TASK BRIEF: Would you reproduce, word for word, the data starting at the line containing "How great a" and continuing through the end of the data, with both of those ends included?

THE RECORDS:
start

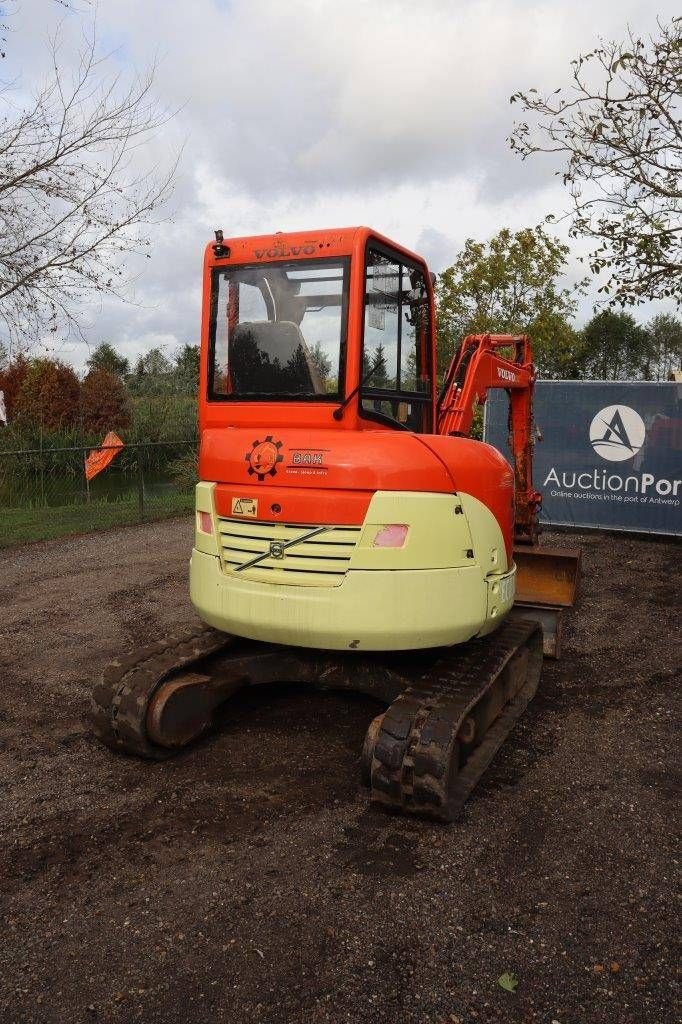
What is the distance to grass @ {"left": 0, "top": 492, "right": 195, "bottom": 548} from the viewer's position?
13.5 meters

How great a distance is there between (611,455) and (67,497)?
1022 centimetres

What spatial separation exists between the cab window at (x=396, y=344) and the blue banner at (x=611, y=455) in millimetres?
8383

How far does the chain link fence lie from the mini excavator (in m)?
9.09

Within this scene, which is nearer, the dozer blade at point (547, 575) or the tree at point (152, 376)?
the dozer blade at point (547, 575)

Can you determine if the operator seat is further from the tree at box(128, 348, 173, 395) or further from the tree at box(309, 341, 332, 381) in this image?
the tree at box(128, 348, 173, 395)

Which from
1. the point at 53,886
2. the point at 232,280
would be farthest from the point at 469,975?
the point at 232,280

end

TASK RESPONSE:
How great a distance is there between (611,455) and (67,497)?
1022 centimetres

What spatial separation exists between the cab window at (x=396, y=344) and the blue banner at (x=611, y=455) in millimetres?
8383

How far does the chain link fence lie from the mini excavator (in m)?
9.09

Within this scene, which is nearer, the dozer blade at point (547, 575) or the tree at point (152, 376)?
the dozer blade at point (547, 575)

Can you determine if the operator seat is further from the tree at box(128, 348, 173, 395) or further from the tree at box(309, 341, 332, 381) in this image?
the tree at box(128, 348, 173, 395)

Which from
1. the point at 53,886
2. the point at 232,280
would be farthest from the point at 469,975?
the point at 232,280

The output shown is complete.